Data to process.

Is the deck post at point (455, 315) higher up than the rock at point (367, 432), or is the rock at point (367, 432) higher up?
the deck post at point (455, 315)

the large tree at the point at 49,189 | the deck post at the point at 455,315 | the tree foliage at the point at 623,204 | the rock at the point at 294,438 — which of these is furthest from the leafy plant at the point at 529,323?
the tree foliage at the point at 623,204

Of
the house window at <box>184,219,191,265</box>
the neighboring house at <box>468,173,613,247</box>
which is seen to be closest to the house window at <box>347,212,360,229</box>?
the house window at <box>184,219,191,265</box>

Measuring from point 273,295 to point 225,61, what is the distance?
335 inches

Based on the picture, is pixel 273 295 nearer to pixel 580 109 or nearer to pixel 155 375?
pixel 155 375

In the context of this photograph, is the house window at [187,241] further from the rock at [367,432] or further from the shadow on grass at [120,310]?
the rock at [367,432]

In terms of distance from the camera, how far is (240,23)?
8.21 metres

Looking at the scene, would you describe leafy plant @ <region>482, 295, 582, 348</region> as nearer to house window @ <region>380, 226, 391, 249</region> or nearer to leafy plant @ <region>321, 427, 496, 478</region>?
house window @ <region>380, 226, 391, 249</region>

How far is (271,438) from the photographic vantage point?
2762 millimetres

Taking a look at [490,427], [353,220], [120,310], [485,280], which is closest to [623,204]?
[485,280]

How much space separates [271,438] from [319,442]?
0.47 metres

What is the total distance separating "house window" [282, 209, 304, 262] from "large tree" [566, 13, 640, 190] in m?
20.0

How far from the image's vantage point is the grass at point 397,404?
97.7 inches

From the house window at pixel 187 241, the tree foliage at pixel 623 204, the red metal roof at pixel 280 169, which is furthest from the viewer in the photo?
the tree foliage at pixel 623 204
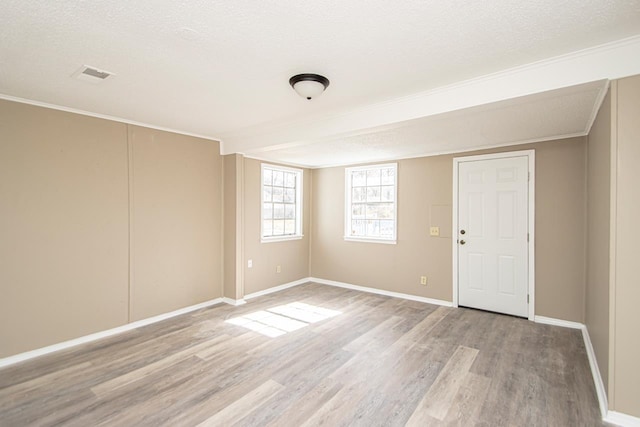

Given task. Set out the records above, from the line containing "How far from" through the end of the records, both ends included, as a numbered list with blank lines dropped. Leave the pictures out.

Exercise result.
1. How far from the image's vantage point is the grass at point 397,404?
2. 97.7 inches
3. From the house window at pixel 187 241, the tree foliage at pixel 623 204, the red metal roof at pixel 280 169, which is furthest from the viewer in the photo?
4. the tree foliage at pixel 623 204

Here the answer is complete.